Top of Data provided
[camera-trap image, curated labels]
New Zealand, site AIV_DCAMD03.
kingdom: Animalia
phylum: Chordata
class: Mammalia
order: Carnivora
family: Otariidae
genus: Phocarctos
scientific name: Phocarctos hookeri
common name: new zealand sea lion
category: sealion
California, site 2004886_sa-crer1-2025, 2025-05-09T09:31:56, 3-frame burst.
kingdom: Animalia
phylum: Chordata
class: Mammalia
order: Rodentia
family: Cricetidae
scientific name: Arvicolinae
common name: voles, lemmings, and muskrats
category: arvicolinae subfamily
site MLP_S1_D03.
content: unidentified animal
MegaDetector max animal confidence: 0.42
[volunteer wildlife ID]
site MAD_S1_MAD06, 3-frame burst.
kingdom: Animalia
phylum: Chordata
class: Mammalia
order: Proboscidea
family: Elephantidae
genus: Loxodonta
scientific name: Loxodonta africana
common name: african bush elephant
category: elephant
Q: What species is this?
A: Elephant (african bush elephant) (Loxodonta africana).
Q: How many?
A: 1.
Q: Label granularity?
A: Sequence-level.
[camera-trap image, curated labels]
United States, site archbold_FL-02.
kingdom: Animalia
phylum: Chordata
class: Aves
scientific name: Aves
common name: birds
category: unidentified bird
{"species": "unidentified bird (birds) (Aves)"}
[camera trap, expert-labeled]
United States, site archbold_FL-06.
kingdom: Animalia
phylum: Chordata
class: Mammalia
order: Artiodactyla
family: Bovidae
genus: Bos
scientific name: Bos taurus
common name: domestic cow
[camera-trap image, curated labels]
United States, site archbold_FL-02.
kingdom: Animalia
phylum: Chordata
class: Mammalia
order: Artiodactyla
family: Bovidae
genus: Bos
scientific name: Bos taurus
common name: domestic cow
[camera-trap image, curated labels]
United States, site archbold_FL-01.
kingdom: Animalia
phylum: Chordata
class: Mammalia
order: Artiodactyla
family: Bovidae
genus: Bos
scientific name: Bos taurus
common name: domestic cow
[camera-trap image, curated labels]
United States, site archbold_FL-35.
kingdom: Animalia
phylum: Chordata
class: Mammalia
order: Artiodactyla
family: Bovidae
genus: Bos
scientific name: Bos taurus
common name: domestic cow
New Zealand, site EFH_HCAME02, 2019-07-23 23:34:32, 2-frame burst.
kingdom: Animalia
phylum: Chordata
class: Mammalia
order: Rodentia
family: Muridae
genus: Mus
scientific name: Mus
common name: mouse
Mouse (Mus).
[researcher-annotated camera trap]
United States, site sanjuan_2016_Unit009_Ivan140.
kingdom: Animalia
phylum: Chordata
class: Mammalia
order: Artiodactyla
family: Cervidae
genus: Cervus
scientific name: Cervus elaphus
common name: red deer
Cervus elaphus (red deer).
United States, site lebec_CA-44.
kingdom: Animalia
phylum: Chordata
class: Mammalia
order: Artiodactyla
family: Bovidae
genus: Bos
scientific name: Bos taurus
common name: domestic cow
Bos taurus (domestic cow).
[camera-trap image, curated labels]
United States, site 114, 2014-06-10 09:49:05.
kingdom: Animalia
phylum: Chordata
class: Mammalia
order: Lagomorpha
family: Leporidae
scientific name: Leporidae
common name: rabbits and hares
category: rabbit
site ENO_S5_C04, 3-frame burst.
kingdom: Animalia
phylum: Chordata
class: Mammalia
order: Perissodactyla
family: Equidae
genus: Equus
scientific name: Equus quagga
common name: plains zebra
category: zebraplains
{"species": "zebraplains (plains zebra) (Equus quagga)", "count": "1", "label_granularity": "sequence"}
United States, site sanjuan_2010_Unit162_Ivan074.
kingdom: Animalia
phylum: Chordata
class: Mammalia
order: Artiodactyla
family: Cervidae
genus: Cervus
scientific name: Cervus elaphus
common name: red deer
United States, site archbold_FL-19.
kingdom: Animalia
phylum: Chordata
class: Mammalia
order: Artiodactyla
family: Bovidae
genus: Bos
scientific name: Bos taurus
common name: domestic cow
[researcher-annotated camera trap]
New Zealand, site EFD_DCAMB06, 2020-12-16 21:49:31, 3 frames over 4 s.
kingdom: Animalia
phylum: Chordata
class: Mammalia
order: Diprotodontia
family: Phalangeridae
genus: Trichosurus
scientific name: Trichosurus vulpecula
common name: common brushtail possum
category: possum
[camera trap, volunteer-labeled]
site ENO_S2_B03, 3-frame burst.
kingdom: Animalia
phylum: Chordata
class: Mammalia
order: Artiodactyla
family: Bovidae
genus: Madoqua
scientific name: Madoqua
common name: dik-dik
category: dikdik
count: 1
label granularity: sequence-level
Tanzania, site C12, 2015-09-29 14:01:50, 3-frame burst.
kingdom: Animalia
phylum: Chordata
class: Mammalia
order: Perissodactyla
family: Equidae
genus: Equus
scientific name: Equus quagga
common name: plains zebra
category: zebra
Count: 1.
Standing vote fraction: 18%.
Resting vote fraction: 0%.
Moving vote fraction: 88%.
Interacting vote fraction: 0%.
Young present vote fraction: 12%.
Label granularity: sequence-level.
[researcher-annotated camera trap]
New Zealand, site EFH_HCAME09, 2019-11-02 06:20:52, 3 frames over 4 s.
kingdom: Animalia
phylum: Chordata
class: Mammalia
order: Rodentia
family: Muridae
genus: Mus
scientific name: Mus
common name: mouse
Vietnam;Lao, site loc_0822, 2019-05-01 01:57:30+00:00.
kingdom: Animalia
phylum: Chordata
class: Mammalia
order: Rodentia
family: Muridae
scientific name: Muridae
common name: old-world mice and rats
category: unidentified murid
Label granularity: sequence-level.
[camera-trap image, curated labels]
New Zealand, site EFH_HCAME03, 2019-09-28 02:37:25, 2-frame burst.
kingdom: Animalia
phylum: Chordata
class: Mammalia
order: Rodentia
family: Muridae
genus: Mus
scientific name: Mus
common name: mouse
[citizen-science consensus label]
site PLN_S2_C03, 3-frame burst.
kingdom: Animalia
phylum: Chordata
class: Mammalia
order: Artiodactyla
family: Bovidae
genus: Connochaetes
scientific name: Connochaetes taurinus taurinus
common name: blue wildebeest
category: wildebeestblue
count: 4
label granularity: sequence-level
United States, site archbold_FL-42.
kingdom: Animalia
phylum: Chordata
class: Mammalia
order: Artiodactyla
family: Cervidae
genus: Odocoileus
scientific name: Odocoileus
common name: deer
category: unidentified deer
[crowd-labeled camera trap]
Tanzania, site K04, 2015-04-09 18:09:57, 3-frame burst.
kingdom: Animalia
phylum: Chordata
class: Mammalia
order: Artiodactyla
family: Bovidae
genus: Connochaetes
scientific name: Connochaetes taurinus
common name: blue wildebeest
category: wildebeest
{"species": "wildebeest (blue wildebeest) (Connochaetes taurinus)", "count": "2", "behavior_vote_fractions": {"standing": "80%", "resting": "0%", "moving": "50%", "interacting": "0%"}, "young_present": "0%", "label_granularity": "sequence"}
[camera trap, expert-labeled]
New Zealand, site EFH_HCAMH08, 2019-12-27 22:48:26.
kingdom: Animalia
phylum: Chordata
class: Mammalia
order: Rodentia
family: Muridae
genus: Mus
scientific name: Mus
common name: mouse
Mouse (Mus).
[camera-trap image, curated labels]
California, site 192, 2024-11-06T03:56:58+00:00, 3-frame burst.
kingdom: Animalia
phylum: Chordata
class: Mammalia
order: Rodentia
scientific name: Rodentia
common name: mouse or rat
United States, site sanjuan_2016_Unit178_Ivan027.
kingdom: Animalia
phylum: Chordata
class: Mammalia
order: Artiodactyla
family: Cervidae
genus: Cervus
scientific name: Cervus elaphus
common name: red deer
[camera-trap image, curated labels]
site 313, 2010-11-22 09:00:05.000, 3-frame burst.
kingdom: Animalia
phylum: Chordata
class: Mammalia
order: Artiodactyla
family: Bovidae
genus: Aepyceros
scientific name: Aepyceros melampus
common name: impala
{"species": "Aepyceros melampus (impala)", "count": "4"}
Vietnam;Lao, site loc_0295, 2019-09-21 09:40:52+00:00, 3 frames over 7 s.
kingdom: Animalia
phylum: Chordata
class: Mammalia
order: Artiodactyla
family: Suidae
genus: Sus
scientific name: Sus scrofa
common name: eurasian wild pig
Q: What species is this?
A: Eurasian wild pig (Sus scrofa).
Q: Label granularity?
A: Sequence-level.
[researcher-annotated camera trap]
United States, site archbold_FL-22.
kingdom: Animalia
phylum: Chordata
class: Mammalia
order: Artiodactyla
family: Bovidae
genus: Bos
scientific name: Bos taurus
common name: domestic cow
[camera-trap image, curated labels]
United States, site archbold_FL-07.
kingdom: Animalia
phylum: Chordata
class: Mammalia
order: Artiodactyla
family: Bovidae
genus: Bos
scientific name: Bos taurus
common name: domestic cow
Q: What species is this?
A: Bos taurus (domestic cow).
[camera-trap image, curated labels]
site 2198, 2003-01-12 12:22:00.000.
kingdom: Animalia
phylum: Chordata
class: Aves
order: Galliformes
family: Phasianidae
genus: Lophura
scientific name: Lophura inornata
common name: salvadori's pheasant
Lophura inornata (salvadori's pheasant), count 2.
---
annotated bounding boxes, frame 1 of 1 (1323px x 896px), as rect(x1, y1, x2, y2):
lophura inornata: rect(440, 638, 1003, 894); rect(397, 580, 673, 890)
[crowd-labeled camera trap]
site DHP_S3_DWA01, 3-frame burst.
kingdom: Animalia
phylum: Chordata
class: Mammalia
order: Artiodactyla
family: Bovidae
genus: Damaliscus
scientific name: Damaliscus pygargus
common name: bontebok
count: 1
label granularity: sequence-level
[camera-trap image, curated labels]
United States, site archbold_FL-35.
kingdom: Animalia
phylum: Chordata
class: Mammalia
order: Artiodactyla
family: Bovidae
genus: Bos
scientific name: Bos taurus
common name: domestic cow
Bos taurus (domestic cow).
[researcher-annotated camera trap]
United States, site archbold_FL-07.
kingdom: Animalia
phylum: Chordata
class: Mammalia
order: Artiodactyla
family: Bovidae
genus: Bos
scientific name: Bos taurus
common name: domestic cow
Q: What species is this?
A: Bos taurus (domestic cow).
Bottom of Data provided
- **About this exercise**
When the line containing "site MLP_S1_D03." is reached, include it and stop. Until then, output each line of the entries exactly as given, starting from the first.

- **Solution**
[camera-trap image, curated labels]
New Zealand, site AIV_DCAMD03.
kingdom: Animalia
phylum: Chordata
class: Mammalia
order: Carnivora
family: Otariidae
genus: Phocarctos
scientific name: Phocarctos hookeri
common name: new zealand sea lion
category: sealion
California, site 2004886_sa-crer1-2025, 2025-05-09T09:31:56, 3-frame burst.
kingdom: Animalia
phylum: Chordata
class: Mammalia
order: Rodentia
family: Cricetidae
scientific name: Arvicolinae
common name: voles, lemmings, and muskrats
category: arvicolinae subfamily
site MLP_S1_D03.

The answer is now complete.